WHAT IS REQUIRED:
Make an exact copy of the records, leaving out the images.

* * * * * * * * *

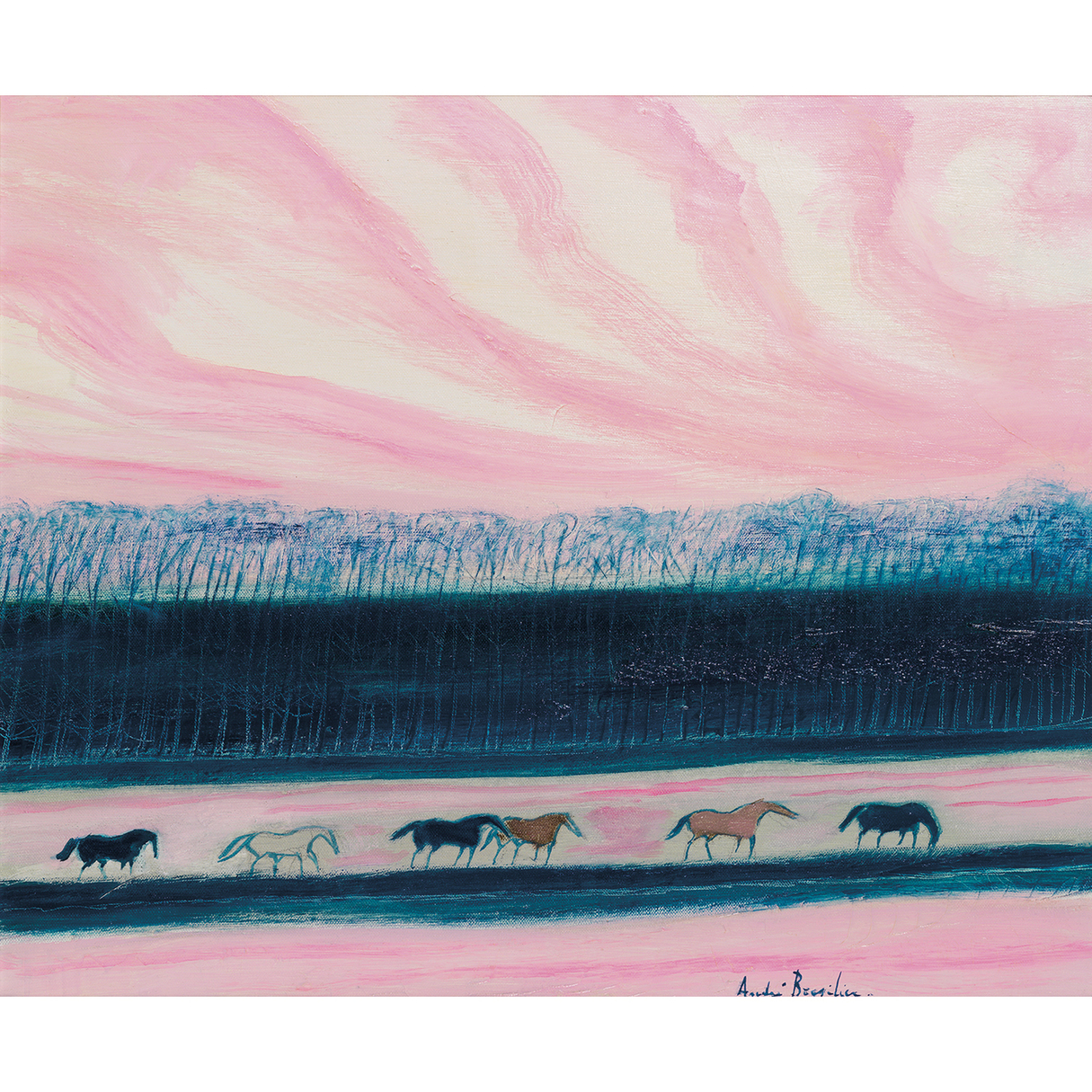 Andre Brasilier-Soir Au Ciel Rose-1983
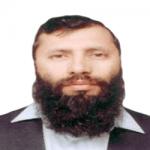 Dr. Fazlul Aziz Mian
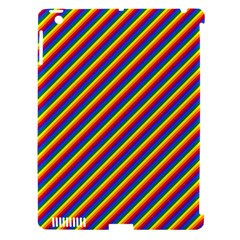Gay Pride Flag Candy Cane Diagonal Stripe Apple Ipad 3/4 Hardshell Case (compatible With Smart Cover) by PodArtist
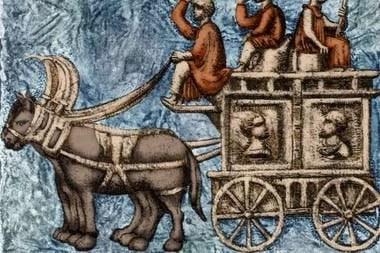 Carro funerario romano de cuatro ruedas o vagón ambulante. A lo largo de su imperio, los romanos usaron varios vehículos para viajar. El carrus (carro) era un carro abierto que transportaba un conductor y un pasajero y era halado por caballos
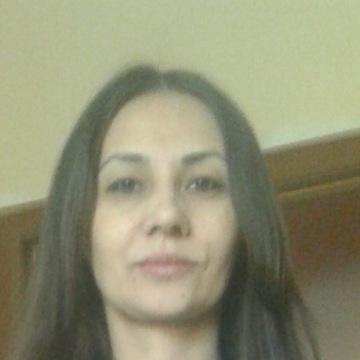Milos, 41, Bishkek, Kyrgyzstan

* * * * * * * * *

RESULT FOR THIS EXERCISE:
 Andre Brasilier-Soir Au Ciel Rose-1983
 Dr. Fazlul Aziz Mian
Gay Pride Flag Candy Cane Diagonal Stripe Apple Ipad 3/4 Hardshell Case (compatible With Smart Cover) by PodArtist
 Carro funerario romano de cuatro ruedas o vagón ambulante. A lo largo de su imperio, los romanos usaron varios vehículos para viajar. El carrus (carro) era un carro abierto que transportaba un conductor y un pasajero y era halado por caballos
Milos, 41, Bishkek, Kyrgyzstan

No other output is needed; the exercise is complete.